Saturday, November 7, 2009

Images from Hiroshima's Food Festival

Joe double fisting the meat sticks

Hiroshima's annual Food Festival was a couple weeks ago, so I headed downtown armed with a camera and an empty stomach.

The festival was much bigger than I anticipated, filling not only Chuo Park but also the entire walkway surrounding Hiroshima Castle, and the crowds were so thick that it was difficult to walk a lot of the time.

Although the festival was billed as having dishes from around the world, most of the fare was Japanese. Even so, there were some culinary delights not so commonly found in Japan — mainly, thick hunks of meat.

Giant hunks of meat


Meat on a stick


Hotdog lollypops... I wonder why Americans haven't thought of this already.

For some reason I wasn't much in the mood for red meat, though it did look delicious. Instead I ate some chicken wings, an apple pastry and some dango, which is basically little balls of pounded rice (mochi) on a stick, roasted and slathered with some sweet barbecue-like sauce. I topped it all off with some vanilla soft serve blended with berries. Good stuff! And apparently I was so eager to eat all of it that I never photographed any of it. Oh well.

Here's a big strapping Japanese dude pounding rice to make mochi, though.


After each swing of the mallet into the bucket, that guy in the black and white shirt would quickly reach in and move the glob of pounded rice around.

I was hoping to try some fugu (poisonous pufferfish), which one of my friends had eaten at the festival last year, but unfortunately I didn't see it anywhere. Some other time, if I'm feeling bold, perhaps.
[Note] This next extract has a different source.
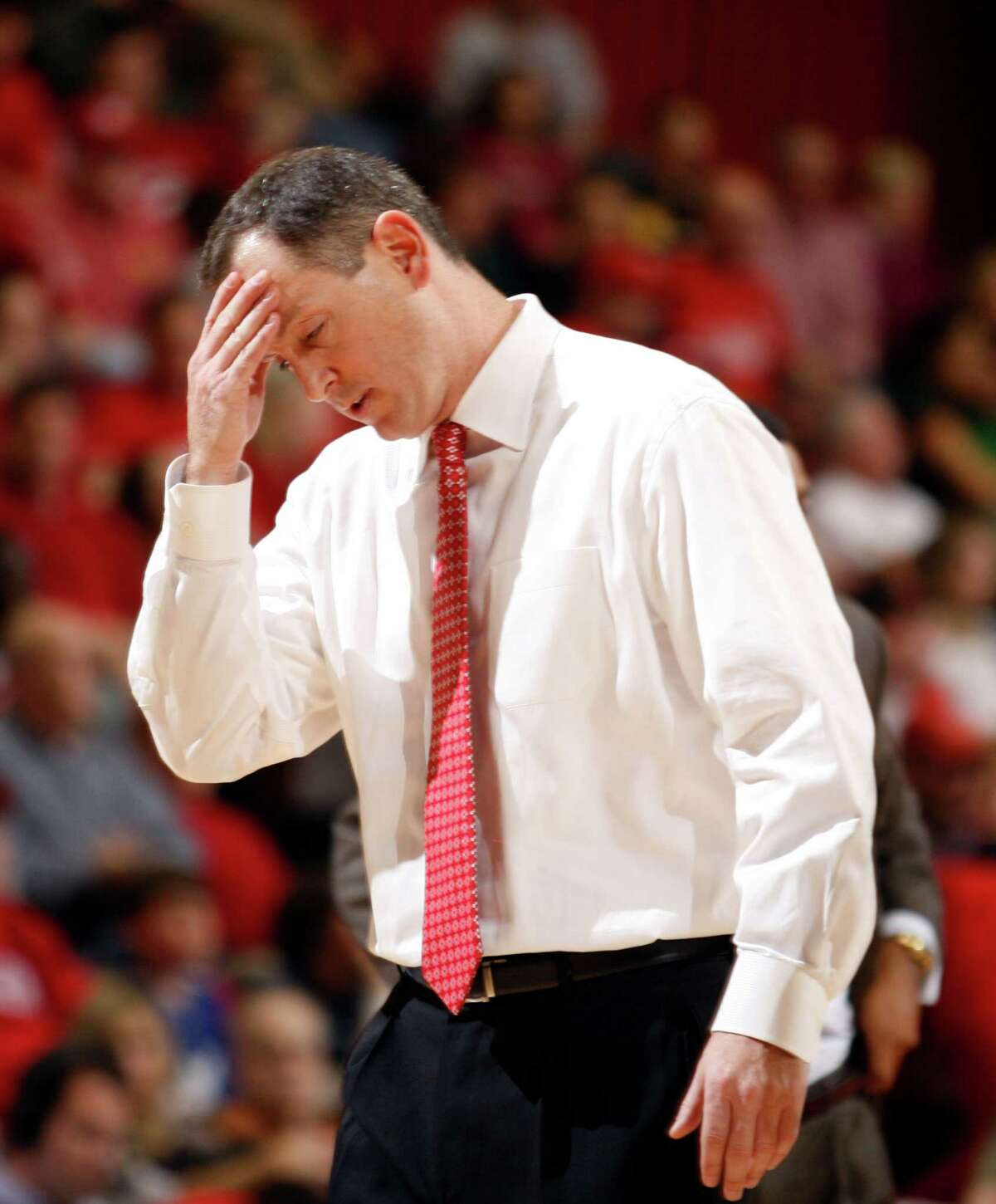 Rutgers Head Coach Mike Rice rubs his head after calling a timeout against Miami during the second half at the Rutgers Athletic Center in Piscataway, NJ on 11/21/10. (Frank H. Conlon/For The Star-Ledger) TO PURCHASE THIS PHOTO, CALL THE STAR-LEDGER PHOTO LIBRARY AT 973-392-1530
There was all sorts of Japanese food but just about everything I photographed was seafood. The Japanese always have interesting looking seafood at their festivals.

Hanging octopus (tako)


Octopus bowls with some green onion. It's pretty chewy.


Grilled squid on a stick, covered in sauce. Also very chewy.


They look like they'd rather be eating ice cream.


Fish on a stick.

You may have noticed everything's on a stick. It's actually considered rude in Japan to eat while walking in public. (Students get chided for this if teachers catch them doing it!) The exception to this rule is if you are eating something on a stick. Then it's OK. That's why a lot of the festival food is on a stick.

Some kind of shellfish.

Barbecued eel (delicious!) and some kind of snail, I think?


Oysters — one of Hiroshima's specialties.


Okonomiyaki, also a Hiroshima specialty.

Okonomiyaki is hard to describe, but it's basically a thin pancake topped with noodles, shredded cabbage, meat and a layer of cooked egg, with some other stuff like onions or seafood tossed in if you like.

Rice. The LAST thing I wanted to eat at the Food Festival.

Starbucks. Go away, Starbucks.

For the scores of kiddies around, there was even stage entertainment by the darling Pikachu and company. I really adore Japan's obsession with cuteness. How can you not be happy watching a big yellow Pikachu waddle around stage? Really.